(Data extracted from a collection)
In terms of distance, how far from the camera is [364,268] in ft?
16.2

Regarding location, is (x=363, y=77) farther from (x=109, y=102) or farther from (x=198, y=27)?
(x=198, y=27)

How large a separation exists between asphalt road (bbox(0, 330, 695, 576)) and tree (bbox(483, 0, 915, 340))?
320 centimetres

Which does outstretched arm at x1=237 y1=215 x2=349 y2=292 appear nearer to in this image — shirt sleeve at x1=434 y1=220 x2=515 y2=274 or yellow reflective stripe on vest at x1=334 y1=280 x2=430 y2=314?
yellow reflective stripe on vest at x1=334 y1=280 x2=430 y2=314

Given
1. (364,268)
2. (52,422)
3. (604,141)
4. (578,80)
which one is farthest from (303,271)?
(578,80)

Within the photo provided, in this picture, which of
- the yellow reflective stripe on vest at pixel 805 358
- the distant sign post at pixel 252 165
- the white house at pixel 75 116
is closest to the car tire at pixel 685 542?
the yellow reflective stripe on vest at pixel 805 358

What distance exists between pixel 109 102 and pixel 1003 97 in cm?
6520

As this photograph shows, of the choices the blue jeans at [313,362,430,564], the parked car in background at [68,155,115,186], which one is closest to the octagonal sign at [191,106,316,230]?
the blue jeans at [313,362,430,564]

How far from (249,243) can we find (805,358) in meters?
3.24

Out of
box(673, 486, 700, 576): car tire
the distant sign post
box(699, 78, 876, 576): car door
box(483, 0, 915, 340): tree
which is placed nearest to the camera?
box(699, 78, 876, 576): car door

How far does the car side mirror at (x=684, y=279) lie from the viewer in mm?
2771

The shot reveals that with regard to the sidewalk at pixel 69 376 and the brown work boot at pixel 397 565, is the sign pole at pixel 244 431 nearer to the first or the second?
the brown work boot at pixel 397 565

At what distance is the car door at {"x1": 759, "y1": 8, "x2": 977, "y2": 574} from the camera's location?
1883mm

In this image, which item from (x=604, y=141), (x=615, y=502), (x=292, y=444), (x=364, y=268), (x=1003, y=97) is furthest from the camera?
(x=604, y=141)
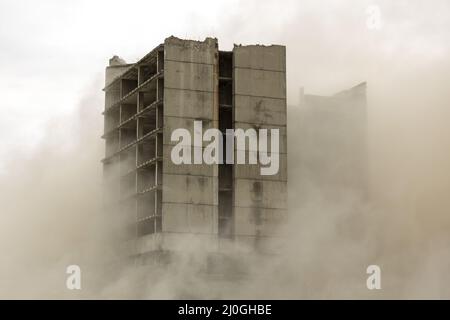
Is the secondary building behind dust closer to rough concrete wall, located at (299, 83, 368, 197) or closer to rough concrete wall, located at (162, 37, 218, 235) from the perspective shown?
rough concrete wall, located at (162, 37, 218, 235)

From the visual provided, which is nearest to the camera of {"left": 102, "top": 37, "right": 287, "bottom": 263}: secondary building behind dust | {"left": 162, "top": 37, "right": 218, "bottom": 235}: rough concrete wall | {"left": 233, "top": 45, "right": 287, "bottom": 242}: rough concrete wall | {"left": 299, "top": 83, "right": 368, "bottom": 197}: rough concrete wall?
{"left": 162, "top": 37, "right": 218, "bottom": 235}: rough concrete wall

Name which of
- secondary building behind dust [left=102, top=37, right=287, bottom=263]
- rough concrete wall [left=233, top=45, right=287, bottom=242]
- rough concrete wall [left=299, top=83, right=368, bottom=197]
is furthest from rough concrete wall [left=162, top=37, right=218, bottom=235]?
rough concrete wall [left=299, top=83, right=368, bottom=197]

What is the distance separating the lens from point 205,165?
68125 millimetres

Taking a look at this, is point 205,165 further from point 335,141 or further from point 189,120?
point 335,141

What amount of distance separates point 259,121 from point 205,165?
17.9 feet

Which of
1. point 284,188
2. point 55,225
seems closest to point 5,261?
point 55,225

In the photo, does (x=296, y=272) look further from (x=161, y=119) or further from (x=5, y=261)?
(x=5, y=261)

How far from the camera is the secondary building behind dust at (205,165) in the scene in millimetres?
67375

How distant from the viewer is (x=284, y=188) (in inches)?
2751

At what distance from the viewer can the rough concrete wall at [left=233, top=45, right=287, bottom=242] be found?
226 ft

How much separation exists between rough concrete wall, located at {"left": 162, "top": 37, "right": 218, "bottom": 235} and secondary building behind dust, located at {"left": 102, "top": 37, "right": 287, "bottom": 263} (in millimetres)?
72

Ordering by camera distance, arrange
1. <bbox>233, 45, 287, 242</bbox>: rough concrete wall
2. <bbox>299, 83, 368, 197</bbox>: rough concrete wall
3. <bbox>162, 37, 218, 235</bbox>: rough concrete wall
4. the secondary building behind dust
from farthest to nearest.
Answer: <bbox>299, 83, 368, 197</bbox>: rough concrete wall → <bbox>233, 45, 287, 242</bbox>: rough concrete wall → the secondary building behind dust → <bbox>162, 37, 218, 235</bbox>: rough concrete wall

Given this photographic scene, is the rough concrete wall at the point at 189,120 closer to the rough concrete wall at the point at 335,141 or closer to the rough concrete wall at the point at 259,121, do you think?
the rough concrete wall at the point at 259,121
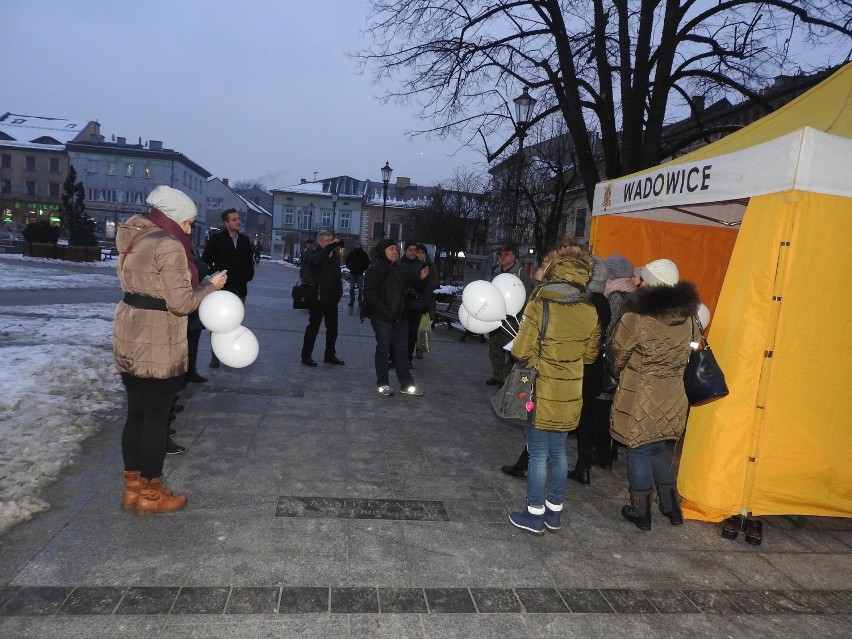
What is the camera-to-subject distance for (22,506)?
3.43 metres

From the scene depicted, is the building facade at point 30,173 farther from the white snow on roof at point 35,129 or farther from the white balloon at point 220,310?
the white balloon at point 220,310

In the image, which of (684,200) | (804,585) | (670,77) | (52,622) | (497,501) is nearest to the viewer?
(52,622)

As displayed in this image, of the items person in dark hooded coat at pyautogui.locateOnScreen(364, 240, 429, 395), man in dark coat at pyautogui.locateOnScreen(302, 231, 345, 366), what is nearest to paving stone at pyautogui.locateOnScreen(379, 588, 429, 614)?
person in dark hooded coat at pyautogui.locateOnScreen(364, 240, 429, 395)

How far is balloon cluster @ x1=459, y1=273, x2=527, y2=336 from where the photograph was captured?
171 inches

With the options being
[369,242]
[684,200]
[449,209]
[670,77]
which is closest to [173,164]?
[369,242]

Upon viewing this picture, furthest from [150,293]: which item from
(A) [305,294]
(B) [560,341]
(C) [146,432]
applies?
(A) [305,294]

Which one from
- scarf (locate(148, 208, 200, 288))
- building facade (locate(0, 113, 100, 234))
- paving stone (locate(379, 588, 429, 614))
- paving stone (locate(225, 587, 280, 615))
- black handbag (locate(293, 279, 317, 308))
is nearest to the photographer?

Your instructions. Substitute "paved road" for "asphalt road" in the stretch from the start of the records through the line containing "320 centimetres", and reproduce only those lines with nothing else altered.

Response.
In terms of distance, how far from the camera is [364,268] in ft?
16.2

Regarding location, is (x=363, y=77) farther from (x=109, y=102) or farther from (x=198, y=27)?
(x=198, y=27)

How large a separation exists between paved road (bbox(0, 330, 695, 576)) and tree (bbox(483, 0, 915, 340))?
320 centimetres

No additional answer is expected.